[cfe-dev] Pointers to Overloaded C Functions

Douglas Gregor dgregor at apple.com
Mon Jan 4 10:15:05 PST 2010


On Jan 4, 2010, at 10:13 AM, Eli Friedman wrote:

> On Mon, Jan 4, 2010 at 9:53 AM, George King <gwk.lists at gmail.com>  
> wrote:
>> I am experimenting with clang's overloaded C functions, and I can't  
>> figure out how to get a pointer to an overloaded function.
>>
>> test program:
>>
>> #define OL __attribute__((overloadable))
>>
>> void OL a(int x) { printf("i: %d\n", x); }
>> void OL a(float x) { printf("f: %f\n", x); }
>>
>> int main(int argc, char** argv)
>> {
>>    a(1);
>>    a(1.0f);
>>
>>    void(*a_i_ptr)(int) = a;
>>    void(*a_f_ptr)(float) = a;
>>
>>    return 0;
>> }
>>
>>
>> compiler output:
>>
>>> clang test_ol.c
>> test_ol.c:25:11: error: incompatible type initializing '<overloaded  
>> function type>', expected
>>      'void (*)(int)'
>>    void(*a_i_ptr)(int) = a;
>>          ^               ~
>> test_ol.c:26:11: error: incompatible type initializing '<overloaded  
>> function type>', expected
>>      'void (*)(float)'
>>    void(*a_f_ptr)(float) = a;
>>          ^                 ~
>> 2 diagnostics generated.
>>
>>
>> If I change the name of one of the functions, then it compiles;  
>> clang appears well aware of the syntactic ambiguity.
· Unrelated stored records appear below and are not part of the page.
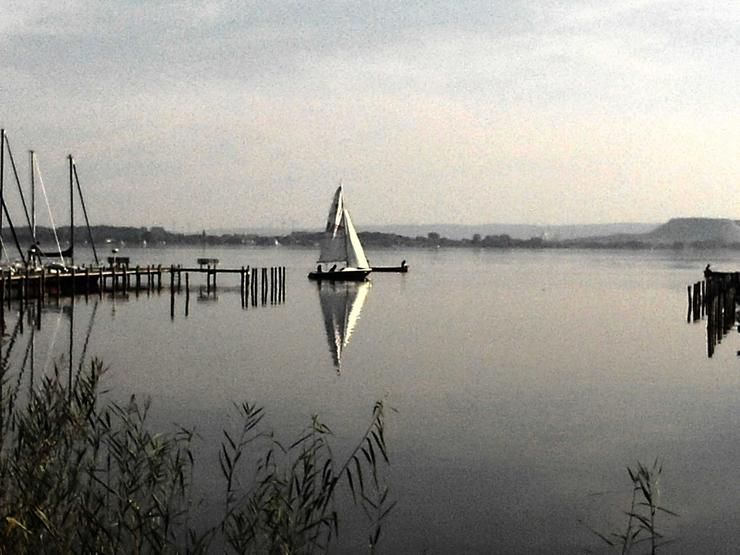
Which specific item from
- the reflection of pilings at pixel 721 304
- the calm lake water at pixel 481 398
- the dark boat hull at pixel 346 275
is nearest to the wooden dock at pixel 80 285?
the calm lake water at pixel 481 398

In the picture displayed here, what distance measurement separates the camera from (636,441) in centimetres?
2167

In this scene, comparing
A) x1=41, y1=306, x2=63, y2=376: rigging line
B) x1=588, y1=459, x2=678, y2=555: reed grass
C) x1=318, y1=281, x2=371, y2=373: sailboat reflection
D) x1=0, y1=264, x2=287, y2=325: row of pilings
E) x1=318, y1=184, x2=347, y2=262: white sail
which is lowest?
x1=318, y1=281, x2=371, y2=373: sailboat reflection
Is there a  
>> more specific syntax to specify which function I'm  referring to?
>>
>> Something like "void(*a_i_ptr)(int) = a(int);" makes sense to me,  
>> but I imagine that it's a stretch as far as extending the language  
>> goes.
>
> Umm, interesting... I think it's just some missing logic in the code
> for assignments in C.  I don't think anyone considered that someone
> might write code like that.

I don't know if we even want to support that kind of code... the  
"overloadable" attribute is narrowly defined to help support certain  
weird C99-isms (*cough* tgmath.h *cough*). We don't really want to  
encourage widespread use, since it is likely to never be portable.